In the run up to the re-opening, bars, restaurants and hotels were being demolished to restore a 30-metre (100-foot) stretch of sand between the water and tourist areas.
This belt will be off-limits to drinking, smoking, weddings, vendors, and massage providers -- activities which can be done inside hotels and restaurants, Rigor said.
The new rules are also set to ban the huge "Laboracay" multi-day beach parties attended by tens of thousands of tourists during the weekend that includes May 1, Labour Day, which is also the peak of the tourist season.
The government will only allow 6,000 hotel rooms, half the current total, with the rest seen going out of business for failing to comply with environmental and other regulations, the official said.
Boracay hotels are now required to put up their own sewage treatment plants, while garbage will be put on a barge every night and shipped across the sea to a landfill, Rigor said.
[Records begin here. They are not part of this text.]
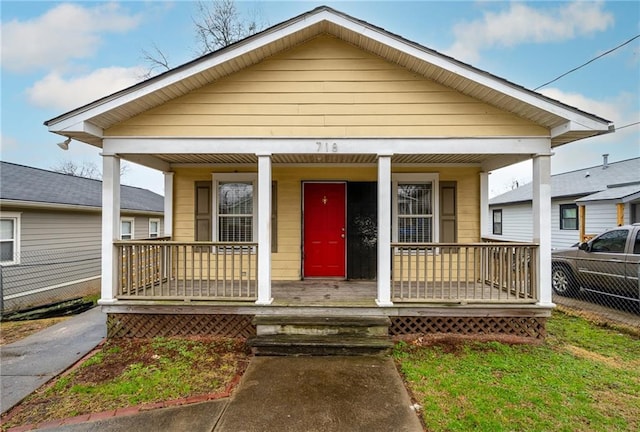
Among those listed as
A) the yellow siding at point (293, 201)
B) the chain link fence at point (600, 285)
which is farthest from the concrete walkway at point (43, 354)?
the chain link fence at point (600, 285)

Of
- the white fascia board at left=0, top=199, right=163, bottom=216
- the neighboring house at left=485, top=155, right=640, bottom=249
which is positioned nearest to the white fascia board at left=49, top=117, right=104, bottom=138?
the white fascia board at left=0, top=199, right=163, bottom=216

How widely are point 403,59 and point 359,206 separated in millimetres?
2885

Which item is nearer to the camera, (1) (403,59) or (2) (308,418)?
(2) (308,418)

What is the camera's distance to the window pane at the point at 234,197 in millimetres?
6648

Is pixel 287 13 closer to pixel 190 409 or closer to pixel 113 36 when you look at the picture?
A: pixel 113 36

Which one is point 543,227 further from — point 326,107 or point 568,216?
point 568,216

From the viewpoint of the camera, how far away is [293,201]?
21.9 ft

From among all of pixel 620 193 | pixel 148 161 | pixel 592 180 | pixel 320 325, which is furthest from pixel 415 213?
pixel 592 180

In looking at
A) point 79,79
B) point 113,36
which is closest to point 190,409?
point 113,36

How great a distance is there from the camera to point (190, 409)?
10.3 ft

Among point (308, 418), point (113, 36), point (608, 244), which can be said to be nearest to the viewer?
point (308, 418)

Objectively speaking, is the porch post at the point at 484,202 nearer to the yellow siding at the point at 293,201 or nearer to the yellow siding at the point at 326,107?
the yellow siding at the point at 293,201

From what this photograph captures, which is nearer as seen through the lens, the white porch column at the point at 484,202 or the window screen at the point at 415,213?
the white porch column at the point at 484,202

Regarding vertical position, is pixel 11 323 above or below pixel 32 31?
below
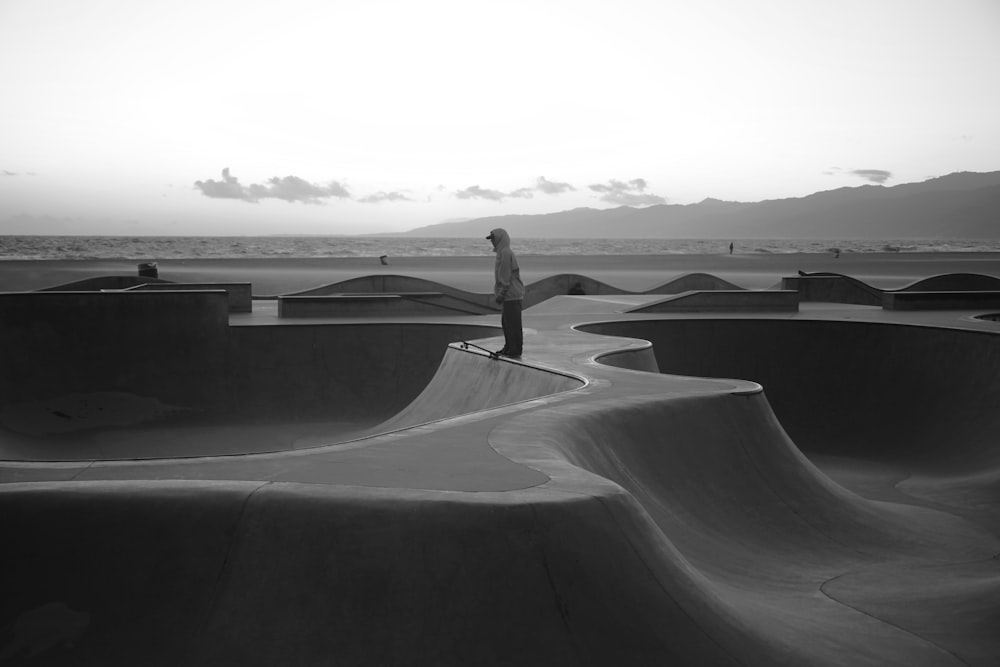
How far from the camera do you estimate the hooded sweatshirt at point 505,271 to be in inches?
417

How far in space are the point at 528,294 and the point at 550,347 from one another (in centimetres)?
1844

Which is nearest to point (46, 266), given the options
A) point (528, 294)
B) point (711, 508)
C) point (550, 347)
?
point (528, 294)

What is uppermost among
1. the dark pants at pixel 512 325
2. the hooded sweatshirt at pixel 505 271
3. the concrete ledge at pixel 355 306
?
the hooded sweatshirt at pixel 505 271

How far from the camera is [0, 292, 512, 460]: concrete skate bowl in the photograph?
1496 cm

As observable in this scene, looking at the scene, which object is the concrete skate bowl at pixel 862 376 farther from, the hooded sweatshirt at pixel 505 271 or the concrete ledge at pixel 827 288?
the concrete ledge at pixel 827 288

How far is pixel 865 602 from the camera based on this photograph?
6.83 metres

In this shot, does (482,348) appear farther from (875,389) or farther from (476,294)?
(476,294)

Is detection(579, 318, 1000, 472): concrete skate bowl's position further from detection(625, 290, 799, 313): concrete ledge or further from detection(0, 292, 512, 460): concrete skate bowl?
detection(0, 292, 512, 460): concrete skate bowl

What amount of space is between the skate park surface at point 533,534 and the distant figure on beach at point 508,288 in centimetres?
34

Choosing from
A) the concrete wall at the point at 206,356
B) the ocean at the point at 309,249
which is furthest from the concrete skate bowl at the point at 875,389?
the ocean at the point at 309,249

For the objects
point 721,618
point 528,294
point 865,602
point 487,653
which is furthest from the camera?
point 528,294

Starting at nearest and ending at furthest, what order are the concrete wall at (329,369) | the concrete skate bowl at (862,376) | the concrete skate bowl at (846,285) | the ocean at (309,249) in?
1. the concrete skate bowl at (862,376)
2. the concrete wall at (329,369)
3. the concrete skate bowl at (846,285)
4. the ocean at (309,249)

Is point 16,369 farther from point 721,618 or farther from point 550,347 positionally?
point 721,618

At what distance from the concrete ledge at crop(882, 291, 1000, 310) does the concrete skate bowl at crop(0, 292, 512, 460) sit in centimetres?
1191
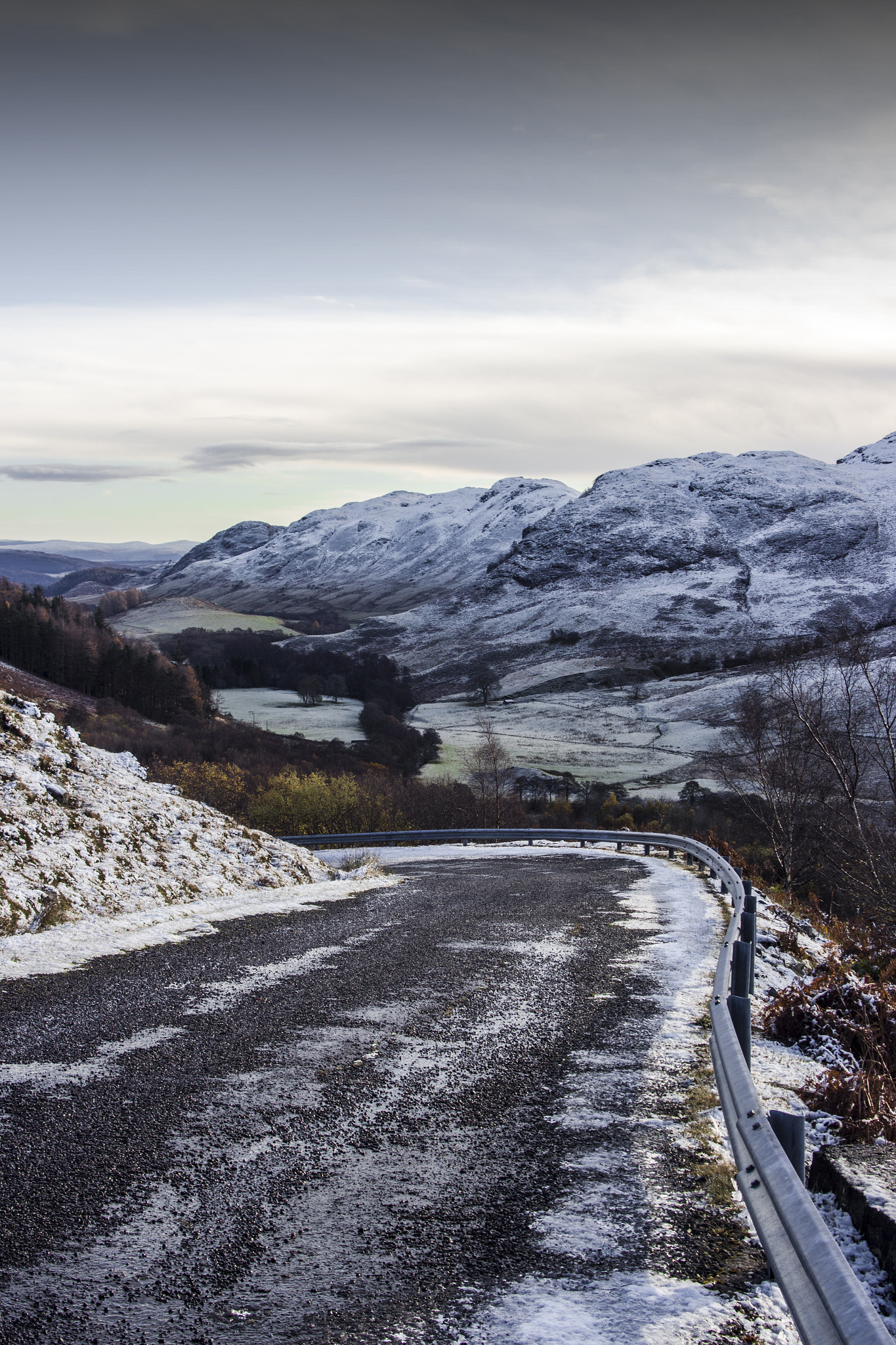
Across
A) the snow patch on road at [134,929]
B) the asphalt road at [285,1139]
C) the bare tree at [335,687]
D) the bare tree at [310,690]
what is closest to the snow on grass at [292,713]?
the bare tree at [310,690]

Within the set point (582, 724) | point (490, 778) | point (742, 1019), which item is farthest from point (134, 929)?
point (582, 724)

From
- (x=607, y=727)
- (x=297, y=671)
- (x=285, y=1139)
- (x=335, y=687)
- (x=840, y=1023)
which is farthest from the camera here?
(x=297, y=671)

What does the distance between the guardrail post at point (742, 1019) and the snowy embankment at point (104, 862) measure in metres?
6.43

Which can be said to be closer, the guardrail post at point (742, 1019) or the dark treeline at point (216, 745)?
the guardrail post at point (742, 1019)

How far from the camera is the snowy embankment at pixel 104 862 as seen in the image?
10.6 meters

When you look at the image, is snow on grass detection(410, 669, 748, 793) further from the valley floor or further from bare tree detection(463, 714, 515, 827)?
bare tree detection(463, 714, 515, 827)

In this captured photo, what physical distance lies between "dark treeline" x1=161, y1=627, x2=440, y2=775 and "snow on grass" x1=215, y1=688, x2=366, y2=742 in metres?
2.22

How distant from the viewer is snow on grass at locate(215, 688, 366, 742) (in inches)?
4345

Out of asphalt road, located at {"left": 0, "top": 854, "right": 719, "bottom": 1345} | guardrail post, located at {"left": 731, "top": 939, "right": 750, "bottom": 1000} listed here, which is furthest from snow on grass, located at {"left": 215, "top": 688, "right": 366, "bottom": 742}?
guardrail post, located at {"left": 731, "top": 939, "right": 750, "bottom": 1000}

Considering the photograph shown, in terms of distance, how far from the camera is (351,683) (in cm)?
15775

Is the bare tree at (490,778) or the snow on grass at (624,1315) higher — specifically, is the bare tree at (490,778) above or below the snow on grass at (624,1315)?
below

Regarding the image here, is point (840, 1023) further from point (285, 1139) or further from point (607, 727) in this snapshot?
point (607, 727)

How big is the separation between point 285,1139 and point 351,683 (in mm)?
153476

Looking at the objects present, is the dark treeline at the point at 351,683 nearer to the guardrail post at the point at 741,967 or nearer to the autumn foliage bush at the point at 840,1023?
the autumn foliage bush at the point at 840,1023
The Boracay Foundation, the main business industry group on the island, said it had no comment on the new rules which have not been officially conveyed to it.
"Other agencies usually consult with us and ask for our comments. So we are unsure yet if these are official or not," its executive director Pia Miraflores told AFP.
Another environment undersecretary, Benny Antiporda, told AFP all these rules will be enforced from October 26, but he did not rule out a compromise if the local businesses asked for it.
"They should take the initiative... Weren't they the same ones who destroyed Boracay in the first place?" Antiporda added.